§ **Exercise instructions**
Continue the following passage on leaseholders' access to service charge information from landlords, picking up after its final sentence.

§ **Text passage**
○ ○ ○ ○ ○ ○ ○

Lessees’ ability to gain redress against a fraudulent landlord is severely hampered by the ability of the Landlord to withhold information and use their control of information in the Residential Property Tribunal. With complex and partial information disclosed, a leaseholder will never be able to prove a case – a fact landlords are well aware of.

In order for Lessees to understand what they are being charged for they require some basic information that currently it is almost impossible to compel a Landlord to produce. The basic information that should be available should include.

  • Timely accounts. On large estates where agents pool expenditure items this will require disclosure of accounts of all related units to ensure there is no double charging.
  • Receipts for expenditure. These should be easily available for inspection and be timely.
  • The % split of expenditure. To ensure that lessees are not being charge collectively more than 100% of the service charge. If the landlord has their own properties on the freehold title they should also pay service charge and this payment should be transparently available in the accounts.

○ ○ ○ ○ ○ ○ ○

§ **Supplied material**
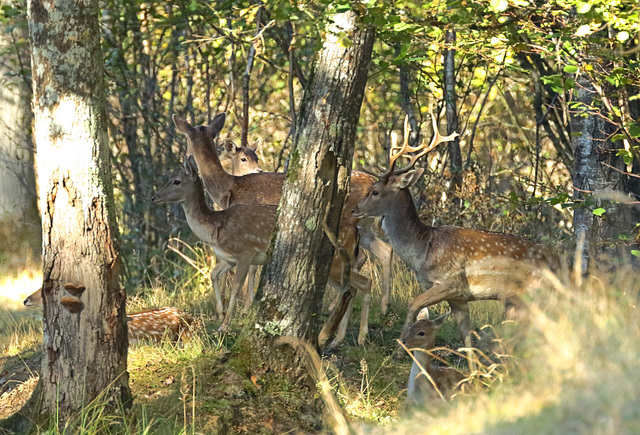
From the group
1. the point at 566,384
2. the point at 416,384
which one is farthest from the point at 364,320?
the point at 566,384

○ ○ ○ ○ ○ ○ ○

§ **Written answer**
At present none of these items of basic pieces of information are possible to come by in the face of a determined landlord. This would severely hamper any lessee seeking redress.

The case for a ‘Leaseholders House’ to hold key account details.
Companies House hold accounts of all UK companies. There is no equivalent for service charge accounts. If a body were created that could hold all yearly service charge accounts in the form prescribed by law it would provide automatic enforcement of timely accounts.In addition to holding audited accounts the Leaseholders House should make the following information publicly available:·         Bank statements of Leaseholders service charge and sinking fund accounts.·         All LEP1 information, accounts major works. This would reduce the cost of conveyancing as sellers would not need to apply to the Landlord and pay a fee.·         All contracts so Leaseholders know what they are paying for.·         Tender documentation so Leaseholders can provide alternative quotes.·         The % payable be each leaseholder and the freeholder’s flats so leaseholders know that they are paying 100% and the Landlord is contribution.

·         Leaseholders addresses so that leaseholders can contact other leaseholders for the purpose of enfranchisement and challenging service charges without paying large sums to the Land Registry.


Timely accounts: Section 21 of the Landlord and Tenant Act 1985.

S.21 governs what information a Landlord should provide to the Lessees. Unfortunately it has three versions that give Lessees differing rights and it is not clear which one is current.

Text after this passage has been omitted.